Sejak perdagangan dibuka, IHSG memang sudah berada di zona hijau. 10 menit kemudian, indeks masih terpantau menguat 0,12% ke 6.917,83.

Namun, pukul 09:20 WIB IHSG melemah tipis 0,02% ke 6.907,66 pada pukul 09:28 WIB. Meski sempat bingung menentukan arah geraknya tapi pada akhirnya IHSG kembali di tarik ke zona hijau dan konsisten menguat hingga penutupan perdagangan sesi I.

Nilai perdagangan tercatat turun ke Rp 6,05 triliun dengan melibatkan lebih dari 13 miliar saham yang berpindah tangan 687 kali. Level tertinggi berada di 6.933,71 sekitar pukul 10:40 WIB, sementara level terendah berada di 6.898,34 sekitar pukul 10:05 WIB. Mayoritas saham siang ini terpantau masih saja mengalami penurunan.

Statistik perdagangan mencatat ada 297 saham yang melemah dan 209 saham yang mengalami kenaikan dan sisanya sebanyak 165 saham stagnan.

Saham PT Bumi Resources Tbk (BUMI) menjadi saham yang paling besar nilai transaksinya siang ini, yakni mencapai Rp 378,2 miliar.
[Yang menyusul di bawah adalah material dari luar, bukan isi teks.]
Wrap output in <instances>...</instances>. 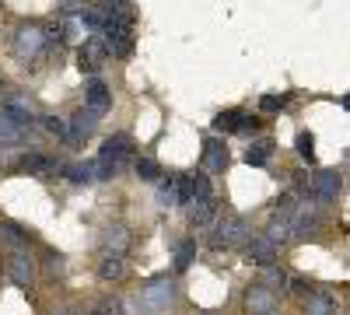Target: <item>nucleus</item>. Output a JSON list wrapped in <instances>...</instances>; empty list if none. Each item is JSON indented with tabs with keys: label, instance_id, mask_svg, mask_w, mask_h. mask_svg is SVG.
<instances>
[{
	"label": "nucleus",
	"instance_id": "obj_1",
	"mask_svg": "<svg viewBox=\"0 0 350 315\" xmlns=\"http://www.w3.org/2000/svg\"><path fill=\"white\" fill-rule=\"evenodd\" d=\"M214 249H228V245H242L249 242V224L239 214H221L217 217V232H214Z\"/></svg>",
	"mask_w": 350,
	"mask_h": 315
},
{
	"label": "nucleus",
	"instance_id": "obj_2",
	"mask_svg": "<svg viewBox=\"0 0 350 315\" xmlns=\"http://www.w3.org/2000/svg\"><path fill=\"white\" fill-rule=\"evenodd\" d=\"M242 305H245L249 315H277V295L270 288H262V284H256V288L245 291Z\"/></svg>",
	"mask_w": 350,
	"mask_h": 315
},
{
	"label": "nucleus",
	"instance_id": "obj_3",
	"mask_svg": "<svg viewBox=\"0 0 350 315\" xmlns=\"http://www.w3.org/2000/svg\"><path fill=\"white\" fill-rule=\"evenodd\" d=\"M8 273L18 288H36V263L28 260V252H11V263H8Z\"/></svg>",
	"mask_w": 350,
	"mask_h": 315
},
{
	"label": "nucleus",
	"instance_id": "obj_4",
	"mask_svg": "<svg viewBox=\"0 0 350 315\" xmlns=\"http://www.w3.org/2000/svg\"><path fill=\"white\" fill-rule=\"evenodd\" d=\"M42 46H46V36H42L39 25H21L18 28V36H14V53L18 56H36Z\"/></svg>",
	"mask_w": 350,
	"mask_h": 315
},
{
	"label": "nucleus",
	"instance_id": "obj_5",
	"mask_svg": "<svg viewBox=\"0 0 350 315\" xmlns=\"http://www.w3.org/2000/svg\"><path fill=\"white\" fill-rule=\"evenodd\" d=\"M102 161H109V165H116V168H123V161H130L133 158V144H130V137H109L105 144H102V154H98Z\"/></svg>",
	"mask_w": 350,
	"mask_h": 315
},
{
	"label": "nucleus",
	"instance_id": "obj_6",
	"mask_svg": "<svg viewBox=\"0 0 350 315\" xmlns=\"http://www.w3.org/2000/svg\"><path fill=\"white\" fill-rule=\"evenodd\" d=\"M245 256H249V263H256V266H273V260H277V245L262 235V238H249L245 242Z\"/></svg>",
	"mask_w": 350,
	"mask_h": 315
},
{
	"label": "nucleus",
	"instance_id": "obj_7",
	"mask_svg": "<svg viewBox=\"0 0 350 315\" xmlns=\"http://www.w3.org/2000/svg\"><path fill=\"white\" fill-rule=\"evenodd\" d=\"M172 298H175V284L168 277H154L148 288H144V301H148L151 308H165Z\"/></svg>",
	"mask_w": 350,
	"mask_h": 315
},
{
	"label": "nucleus",
	"instance_id": "obj_8",
	"mask_svg": "<svg viewBox=\"0 0 350 315\" xmlns=\"http://www.w3.org/2000/svg\"><path fill=\"white\" fill-rule=\"evenodd\" d=\"M308 193H312L315 200H336V193H340V176H336V172H315L312 182H308Z\"/></svg>",
	"mask_w": 350,
	"mask_h": 315
},
{
	"label": "nucleus",
	"instance_id": "obj_9",
	"mask_svg": "<svg viewBox=\"0 0 350 315\" xmlns=\"http://www.w3.org/2000/svg\"><path fill=\"white\" fill-rule=\"evenodd\" d=\"M105 46H102V39H88L84 46H81V53H77V67L81 70H88V74H95L98 70V64L105 60Z\"/></svg>",
	"mask_w": 350,
	"mask_h": 315
},
{
	"label": "nucleus",
	"instance_id": "obj_10",
	"mask_svg": "<svg viewBox=\"0 0 350 315\" xmlns=\"http://www.w3.org/2000/svg\"><path fill=\"white\" fill-rule=\"evenodd\" d=\"M0 245L11 249V252H25L28 232H25L21 224H14V221H0Z\"/></svg>",
	"mask_w": 350,
	"mask_h": 315
},
{
	"label": "nucleus",
	"instance_id": "obj_11",
	"mask_svg": "<svg viewBox=\"0 0 350 315\" xmlns=\"http://www.w3.org/2000/svg\"><path fill=\"white\" fill-rule=\"evenodd\" d=\"M25 137V126L11 116L8 109H0V148H11V144H21Z\"/></svg>",
	"mask_w": 350,
	"mask_h": 315
},
{
	"label": "nucleus",
	"instance_id": "obj_12",
	"mask_svg": "<svg viewBox=\"0 0 350 315\" xmlns=\"http://www.w3.org/2000/svg\"><path fill=\"white\" fill-rule=\"evenodd\" d=\"M105 245H109V252L123 256V252L130 249V228H126V224H112V228H105Z\"/></svg>",
	"mask_w": 350,
	"mask_h": 315
},
{
	"label": "nucleus",
	"instance_id": "obj_13",
	"mask_svg": "<svg viewBox=\"0 0 350 315\" xmlns=\"http://www.w3.org/2000/svg\"><path fill=\"white\" fill-rule=\"evenodd\" d=\"M88 109H95V112H105L109 105H112V95H109V88H105V84L102 81H92V84H88Z\"/></svg>",
	"mask_w": 350,
	"mask_h": 315
},
{
	"label": "nucleus",
	"instance_id": "obj_14",
	"mask_svg": "<svg viewBox=\"0 0 350 315\" xmlns=\"http://www.w3.org/2000/svg\"><path fill=\"white\" fill-rule=\"evenodd\" d=\"M315 232H319V217L301 207V210L295 214V224H291V235H295V238H308V235H315Z\"/></svg>",
	"mask_w": 350,
	"mask_h": 315
},
{
	"label": "nucleus",
	"instance_id": "obj_15",
	"mask_svg": "<svg viewBox=\"0 0 350 315\" xmlns=\"http://www.w3.org/2000/svg\"><path fill=\"white\" fill-rule=\"evenodd\" d=\"M98 116H102V112H95V109H77L74 120H70V126L77 130V137H88V133H95Z\"/></svg>",
	"mask_w": 350,
	"mask_h": 315
},
{
	"label": "nucleus",
	"instance_id": "obj_16",
	"mask_svg": "<svg viewBox=\"0 0 350 315\" xmlns=\"http://www.w3.org/2000/svg\"><path fill=\"white\" fill-rule=\"evenodd\" d=\"M126 273V263H123V256H116V252H105V260L98 263V277L102 280H120Z\"/></svg>",
	"mask_w": 350,
	"mask_h": 315
},
{
	"label": "nucleus",
	"instance_id": "obj_17",
	"mask_svg": "<svg viewBox=\"0 0 350 315\" xmlns=\"http://www.w3.org/2000/svg\"><path fill=\"white\" fill-rule=\"evenodd\" d=\"M21 172H28V176H46V172H56V161H49L46 154H25Z\"/></svg>",
	"mask_w": 350,
	"mask_h": 315
},
{
	"label": "nucleus",
	"instance_id": "obj_18",
	"mask_svg": "<svg viewBox=\"0 0 350 315\" xmlns=\"http://www.w3.org/2000/svg\"><path fill=\"white\" fill-rule=\"evenodd\" d=\"M214 200H193V207H189V221L196 224V228H207L211 224V217H214Z\"/></svg>",
	"mask_w": 350,
	"mask_h": 315
},
{
	"label": "nucleus",
	"instance_id": "obj_19",
	"mask_svg": "<svg viewBox=\"0 0 350 315\" xmlns=\"http://www.w3.org/2000/svg\"><path fill=\"white\" fill-rule=\"evenodd\" d=\"M42 126H46V133L67 140V144H77V137L70 133V123H67V120H60V116H42Z\"/></svg>",
	"mask_w": 350,
	"mask_h": 315
},
{
	"label": "nucleus",
	"instance_id": "obj_20",
	"mask_svg": "<svg viewBox=\"0 0 350 315\" xmlns=\"http://www.w3.org/2000/svg\"><path fill=\"white\" fill-rule=\"evenodd\" d=\"M203 161H207L211 172H224L228 168V148L214 144V140H207V154H203Z\"/></svg>",
	"mask_w": 350,
	"mask_h": 315
},
{
	"label": "nucleus",
	"instance_id": "obj_21",
	"mask_svg": "<svg viewBox=\"0 0 350 315\" xmlns=\"http://www.w3.org/2000/svg\"><path fill=\"white\" fill-rule=\"evenodd\" d=\"M270 154H273V140H256V144L245 151V161L249 165H267Z\"/></svg>",
	"mask_w": 350,
	"mask_h": 315
},
{
	"label": "nucleus",
	"instance_id": "obj_22",
	"mask_svg": "<svg viewBox=\"0 0 350 315\" xmlns=\"http://www.w3.org/2000/svg\"><path fill=\"white\" fill-rule=\"evenodd\" d=\"M305 312H308V315H336V305H333L329 295H312V298L305 301Z\"/></svg>",
	"mask_w": 350,
	"mask_h": 315
},
{
	"label": "nucleus",
	"instance_id": "obj_23",
	"mask_svg": "<svg viewBox=\"0 0 350 315\" xmlns=\"http://www.w3.org/2000/svg\"><path fill=\"white\" fill-rule=\"evenodd\" d=\"M242 112L239 109H231V112H221V116L214 120V130H224V133H235V130H242Z\"/></svg>",
	"mask_w": 350,
	"mask_h": 315
},
{
	"label": "nucleus",
	"instance_id": "obj_24",
	"mask_svg": "<svg viewBox=\"0 0 350 315\" xmlns=\"http://www.w3.org/2000/svg\"><path fill=\"white\" fill-rule=\"evenodd\" d=\"M133 172H137V179H144V182H154V179L161 176L158 161H151V158H137V161H133Z\"/></svg>",
	"mask_w": 350,
	"mask_h": 315
},
{
	"label": "nucleus",
	"instance_id": "obj_25",
	"mask_svg": "<svg viewBox=\"0 0 350 315\" xmlns=\"http://www.w3.org/2000/svg\"><path fill=\"white\" fill-rule=\"evenodd\" d=\"M64 172H67V179H70V182H92V179H98L95 165H67Z\"/></svg>",
	"mask_w": 350,
	"mask_h": 315
},
{
	"label": "nucleus",
	"instance_id": "obj_26",
	"mask_svg": "<svg viewBox=\"0 0 350 315\" xmlns=\"http://www.w3.org/2000/svg\"><path fill=\"white\" fill-rule=\"evenodd\" d=\"M158 204L161 207H175V204H179V196H175V176L158 182Z\"/></svg>",
	"mask_w": 350,
	"mask_h": 315
},
{
	"label": "nucleus",
	"instance_id": "obj_27",
	"mask_svg": "<svg viewBox=\"0 0 350 315\" xmlns=\"http://www.w3.org/2000/svg\"><path fill=\"white\" fill-rule=\"evenodd\" d=\"M273 214H277L280 221L295 217V214H298V207H295V196H291V193H284V196L277 200V204H273Z\"/></svg>",
	"mask_w": 350,
	"mask_h": 315
},
{
	"label": "nucleus",
	"instance_id": "obj_28",
	"mask_svg": "<svg viewBox=\"0 0 350 315\" xmlns=\"http://www.w3.org/2000/svg\"><path fill=\"white\" fill-rule=\"evenodd\" d=\"M193 256H196V242H183L175 249V270H186L193 263Z\"/></svg>",
	"mask_w": 350,
	"mask_h": 315
},
{
	"label": "nucleus",
	"instance_id": "obj_29",
	"mask_svg": "<svg viewBox=\"0 0 350 315\" xmlns=\"http://www.w3.org/2000/svg\"><path fill=\"white\" fill-rule=\"evenodd\" d=\"M284 284H291L284 270H277V266H267V270H262V288L273 291V288H284Z\"/></svg>",
	"mask_w": 350,
	"mask_h": 315
},
{
	"label": "nucleus",
	"instance_id": "obj_30",
	"mask_svg": "<svg viewBox=\"0 0 350 315\" xmlns=\"http://www.w3.org/2000/svg\"><path fill=\"white\" fill-rule=\"evenodd\" d=\"M189 189H193V200H214L207 176H193V179H189Z\"/></svg>",
	"mask_w": 350,
	"mask_h": 315
},
{
	"label": "nucleus",
	"instance_id": "obj_31",
	"mask_svg": "<svg viewBox=\"0 0 350 315\" xmlns=\"http://www.w3.org/2000/svg\"><path fill=\"white\" fill-rule=\"evenodd\" d=\"M267 238H270L273 245H277V242H287V238H291V228H287V221H280V224L273 221V224L267 228Z\"/></svg>",
	"mask_w": 350,
	"mask_h": 315
},
{
	"label": "nucleus",
	"instance_id": "obj_32",
	"mask_svg": "<svg viewBox=\"0 0 350 315\" xmlns=\"http://www.w3.org/2000/svg\"><path fill=\"white\" fill-rule=\"evenodd\" d=\"M298 154H301L305 161L315 158V137H312V133H298Z\"/></svg>",
	"mask_w": 350,
	"mask_h": 315
},
{
	"label": "nucleus",
	"instance_id": "obj_33",
	"mask_svg": "<svg viewBox=\"0 0 350 315\" xmlns=\"http://www.w3.org/2000/svg\"><path fill=\"white\" fill-rule=\"evenodd\" d=\"M60 270H64V256H60V252H46V273L56 277Z\"/></svg>",
	"mask_w": 350,
	"mask_h": 315
},
{
	"label": "nucleus",
	"instance_id": "obj_34",
	"mask_svg": "<svg viewBox=\"0 0 350 315\" xmlns=\"http://www.w3.org/2000/svg\"><path fill=\"white\" fill-rule=\"evenodd\" d=\"M280 105H284V98H277V95H267V98L259 102V109H262V112H273V109H280Z\"/></svg>",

Sedangkan saham PT Bank Central Asia Tbk (BBCA) menyusul di posisi kedua dengan nilai transaksi mencapai Rp 222,7 miliar dan saham PT Transcoal Pacific Tbk (TCPI) di posisi ketiga sebesar Rp 210,7 miliar.

Kabut gelap belum beranjak sepenuhnya dari pasar keuangan Indonesia.

Sepanjang pekan ini IHSG masih mencatatkan kinerja yang mengecewakan. Ini tentunya tak lepas dari gonjang-ganjing ekonomi global yang di proyeksi akan suram.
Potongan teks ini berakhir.